Virtual reality lets you experience amazing things—from exploring new worlds, to painting with trails of stars, to defending your fleet to save the world. But, headsets can get in the way. If you're watching someone else use VR, it's hard to tell what's going on and what they’re seeing. And if you’re in VR with someone else, there aren’t easy ways to see their facial expressions without an avatar representation.
Daydream Labs and Google Research teamed up to start exploring how to solve these problems. Using a combination of machine learning, 3D computer vision, and advanced rendering techniques, we’re now able to “remove” headsets and show a person’s identity, focus and full face in mixed reality. Mixed reality is a way to convey what’s happening inside and outside a virtual place in a two dimensional format. With this new technology, we’re able to make a more complete picture of the person in VR.
Using a calibrated VR setup including a headset (like the HTC Vive), a green screen, and a video camera, combined with accurate tracking and segmentation, you can see the “real world” and the interactive virtual elements together. We used it to show you what Tilt Brush can do and took Conan O’Brien on a virtual trip to outer space from our YouTube Space in New York. Unfortunately, in mixed reality, faces are obstructed by headsets.
Artist Steve Teeple in Tilt Brush, shown in traditional mixed reality on the left and with headset removal on the right, which reveals the face and eyes for a more engaging experience.
The first step to removing the VR headset is to construct a dynamic 3D model of the person’s face, capturing facial variations as they blink or look in different directions. This model allows us to mimic where the person is looking, even though it's hidden under the headset.
Next, we use an HTC Vive, modified by SMI to include eye-tracking, to capture the person’s eye-gaze from inside the headset. From there, we create the illusion of the person’s face by aligning and blending the 3D face model with a camera’s video stream. A translucent "scuba mask" look helps avoid an "uncanny valley" effect.
Finally, we composite the person into the virtual world, which requires calibrating between the Vive tracking system and the external camera. We’re able to automate this and make it highly accurate so movement looks natural. The end result is a complete view of both the virtual world and the person in it, including their entire face and where they’re looking.
Our initial work focused on mixed reality is just one potential application of this technology. Seeing beyond VR headsets could help enhance communication and social interaction in VR. Imagine being able to VR video conference and see the expressions and nonverbal cues of the people you are talking to, or seeing your friend’s reactions as you play your favorite game together.

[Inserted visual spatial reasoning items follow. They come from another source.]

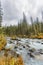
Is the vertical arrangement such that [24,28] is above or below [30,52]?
below

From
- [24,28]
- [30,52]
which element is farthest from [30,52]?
[24,28]

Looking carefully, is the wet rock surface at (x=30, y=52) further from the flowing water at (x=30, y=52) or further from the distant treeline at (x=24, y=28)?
the distant treeline at (x=24, y=28)

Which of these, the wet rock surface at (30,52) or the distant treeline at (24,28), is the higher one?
the wet rock surface at (30,52)

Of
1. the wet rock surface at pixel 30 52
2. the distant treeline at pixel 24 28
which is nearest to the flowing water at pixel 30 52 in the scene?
the wet rock surface at pixel 30 52

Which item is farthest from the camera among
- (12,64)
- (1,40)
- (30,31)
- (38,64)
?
(30,31)

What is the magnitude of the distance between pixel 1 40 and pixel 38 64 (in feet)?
44.2

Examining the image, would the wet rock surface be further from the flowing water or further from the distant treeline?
the distant treeline

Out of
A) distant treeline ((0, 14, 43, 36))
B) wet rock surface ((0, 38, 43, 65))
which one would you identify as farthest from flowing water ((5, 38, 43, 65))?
distant treeline ((0, 14, 43, 36))

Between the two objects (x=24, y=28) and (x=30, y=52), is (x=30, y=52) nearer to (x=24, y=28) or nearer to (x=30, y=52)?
(x=30, y=52)

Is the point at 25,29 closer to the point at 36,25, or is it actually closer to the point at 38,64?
the point at 36,25

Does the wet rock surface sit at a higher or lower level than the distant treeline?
higher

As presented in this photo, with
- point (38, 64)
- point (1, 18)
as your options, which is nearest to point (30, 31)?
point (1, 18)

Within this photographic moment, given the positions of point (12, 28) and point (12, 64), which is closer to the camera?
point (12, 64)

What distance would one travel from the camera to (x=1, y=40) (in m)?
28.4
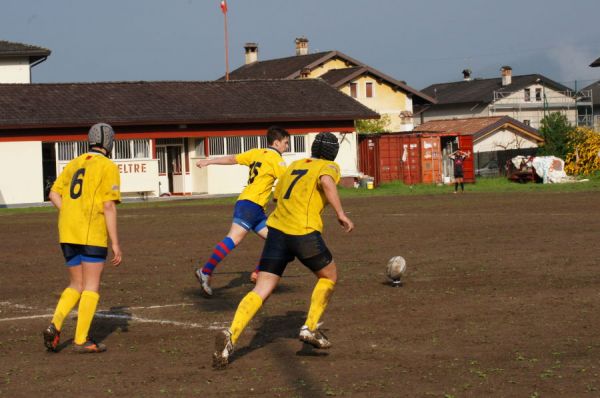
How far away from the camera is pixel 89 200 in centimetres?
949

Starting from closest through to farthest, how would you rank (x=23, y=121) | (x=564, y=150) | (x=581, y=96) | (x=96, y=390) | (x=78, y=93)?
(x=96, y=390), (x=23, y=121), (x=78, y=93), (x=564, y=150), (x=581, y=96)

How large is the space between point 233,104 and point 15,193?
11195 millimetres

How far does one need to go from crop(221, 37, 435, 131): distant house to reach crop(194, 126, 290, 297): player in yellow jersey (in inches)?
2203

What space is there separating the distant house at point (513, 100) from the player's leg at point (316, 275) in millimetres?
82213

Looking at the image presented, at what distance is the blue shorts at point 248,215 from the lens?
13141 mm

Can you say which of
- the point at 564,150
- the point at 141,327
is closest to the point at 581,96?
the point at 564,150

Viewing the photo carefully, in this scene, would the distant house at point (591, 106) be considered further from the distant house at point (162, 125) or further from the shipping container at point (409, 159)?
the distant house at point (162, 125)

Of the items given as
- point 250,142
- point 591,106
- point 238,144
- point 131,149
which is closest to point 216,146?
point 238,144

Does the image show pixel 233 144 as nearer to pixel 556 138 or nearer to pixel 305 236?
pixel 556 138

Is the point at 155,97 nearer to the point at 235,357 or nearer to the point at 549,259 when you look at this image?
the point at 549,259

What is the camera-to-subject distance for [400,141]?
172 ft

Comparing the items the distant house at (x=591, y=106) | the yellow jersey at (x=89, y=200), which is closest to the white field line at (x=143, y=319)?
the yellow jersey at (x=89, y=200)

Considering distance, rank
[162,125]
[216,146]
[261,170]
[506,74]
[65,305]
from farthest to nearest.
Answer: [506,74] → [216,146] → [162,125] → [261,170] → [65,305]

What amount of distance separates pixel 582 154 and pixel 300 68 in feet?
79.3
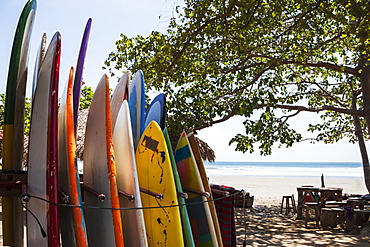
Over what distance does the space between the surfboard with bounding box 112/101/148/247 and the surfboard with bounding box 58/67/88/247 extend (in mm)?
228

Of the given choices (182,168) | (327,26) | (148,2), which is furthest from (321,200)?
(182,168)

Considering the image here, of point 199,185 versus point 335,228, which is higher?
point 199,185

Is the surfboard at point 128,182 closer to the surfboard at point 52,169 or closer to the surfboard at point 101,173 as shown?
the surfboard at point 101,173

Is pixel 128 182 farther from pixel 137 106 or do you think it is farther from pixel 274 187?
pixel 274 187

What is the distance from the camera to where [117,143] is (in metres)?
1.98

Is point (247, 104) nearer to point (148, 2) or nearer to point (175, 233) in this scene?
point (148, 2)

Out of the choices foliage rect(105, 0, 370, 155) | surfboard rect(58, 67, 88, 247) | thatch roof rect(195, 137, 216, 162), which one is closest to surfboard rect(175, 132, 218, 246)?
surfboard rect(58, 67, 88, 247)

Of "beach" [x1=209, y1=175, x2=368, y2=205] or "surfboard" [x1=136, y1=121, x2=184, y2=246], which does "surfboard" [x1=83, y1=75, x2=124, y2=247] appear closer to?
"surfboard" [x1=136, y1=121, x2=184, y2=246]

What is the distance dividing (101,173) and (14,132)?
482 millimetres

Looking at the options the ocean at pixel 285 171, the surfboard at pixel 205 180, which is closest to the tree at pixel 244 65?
the surfboard at pixel 205 180

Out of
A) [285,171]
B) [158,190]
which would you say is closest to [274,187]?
[285,171]

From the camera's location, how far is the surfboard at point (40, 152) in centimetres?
165

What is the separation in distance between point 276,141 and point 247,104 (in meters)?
1.55

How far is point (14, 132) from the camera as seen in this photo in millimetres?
1898
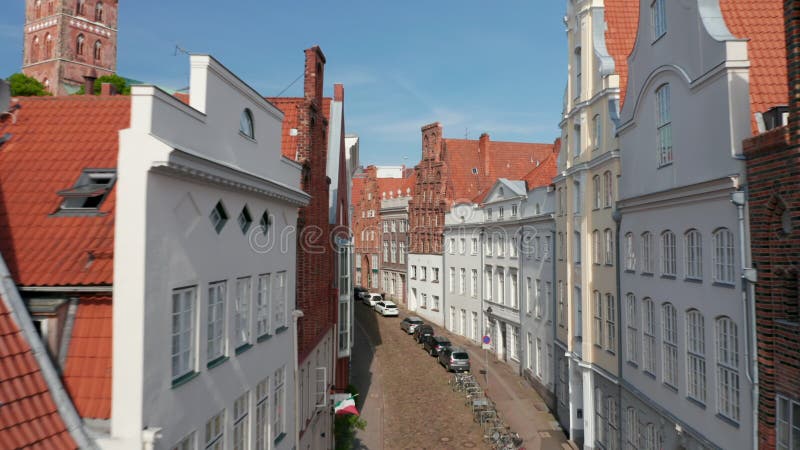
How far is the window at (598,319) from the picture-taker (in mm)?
21000

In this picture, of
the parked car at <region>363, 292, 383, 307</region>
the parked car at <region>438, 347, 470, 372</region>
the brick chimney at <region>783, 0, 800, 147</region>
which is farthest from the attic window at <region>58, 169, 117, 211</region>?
the parked car at <region>363, 292, 383, 307</region>

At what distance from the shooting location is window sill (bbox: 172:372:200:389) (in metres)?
7.56

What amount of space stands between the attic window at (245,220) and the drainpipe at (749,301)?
1042 centimetres

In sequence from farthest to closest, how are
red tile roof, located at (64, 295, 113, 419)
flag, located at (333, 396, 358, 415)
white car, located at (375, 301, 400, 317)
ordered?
white car, located at (375, 301, 400, 317) → flag, located at (333, 396, 358, 415) → red tile roof, located at (64, 295, 113, 419)

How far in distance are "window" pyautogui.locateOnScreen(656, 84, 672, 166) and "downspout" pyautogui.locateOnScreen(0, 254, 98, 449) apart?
15.0 m

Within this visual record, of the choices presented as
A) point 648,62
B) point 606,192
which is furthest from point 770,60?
point 606,192

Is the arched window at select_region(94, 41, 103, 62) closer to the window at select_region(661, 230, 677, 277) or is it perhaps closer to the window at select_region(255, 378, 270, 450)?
the window at select_region(255, 378, 270, 450)

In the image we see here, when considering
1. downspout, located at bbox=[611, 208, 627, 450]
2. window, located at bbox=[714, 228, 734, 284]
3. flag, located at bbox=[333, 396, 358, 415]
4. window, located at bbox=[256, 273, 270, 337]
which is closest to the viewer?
window, located at bbox=[256, 273, 270, 337]

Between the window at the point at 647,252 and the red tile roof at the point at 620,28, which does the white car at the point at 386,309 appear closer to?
the red tile roof at the point at 620,28

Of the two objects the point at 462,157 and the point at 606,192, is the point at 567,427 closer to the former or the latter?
the point at 606,192

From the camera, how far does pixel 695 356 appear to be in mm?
14078

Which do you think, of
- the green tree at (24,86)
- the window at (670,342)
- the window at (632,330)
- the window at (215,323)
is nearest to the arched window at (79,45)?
the green tree at (24,86)

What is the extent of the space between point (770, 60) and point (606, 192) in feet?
27.3

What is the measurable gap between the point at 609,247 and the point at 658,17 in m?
8.17
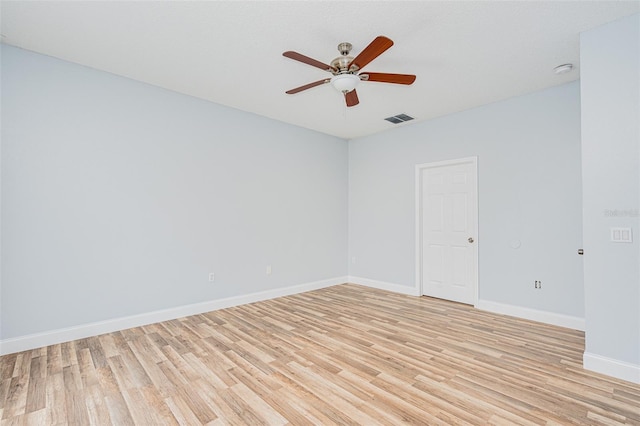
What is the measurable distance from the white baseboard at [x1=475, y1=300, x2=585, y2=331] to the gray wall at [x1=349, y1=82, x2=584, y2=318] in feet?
0.17

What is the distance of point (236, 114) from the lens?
4.43 m

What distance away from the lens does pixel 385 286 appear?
5.34 meters

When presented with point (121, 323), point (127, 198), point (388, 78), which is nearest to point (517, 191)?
point (388, 78)

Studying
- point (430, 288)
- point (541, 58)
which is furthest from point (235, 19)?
point (430, 288)

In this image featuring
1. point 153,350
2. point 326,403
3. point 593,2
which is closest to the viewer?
point 326,403

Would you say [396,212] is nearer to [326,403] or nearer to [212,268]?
[212,268]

It’s just the beginning for this technology and we’ll share more moving forward. But, if you’re game to go deeper, we’ve described the technical details on the Google Research blog. This is an ongoing collaboration between Google Research, Daydream Labs, and the YouTube team. We’re making mixed reality capabilities available in select YouTube Spaces and are exploring how to bring this technology to select creators in the future.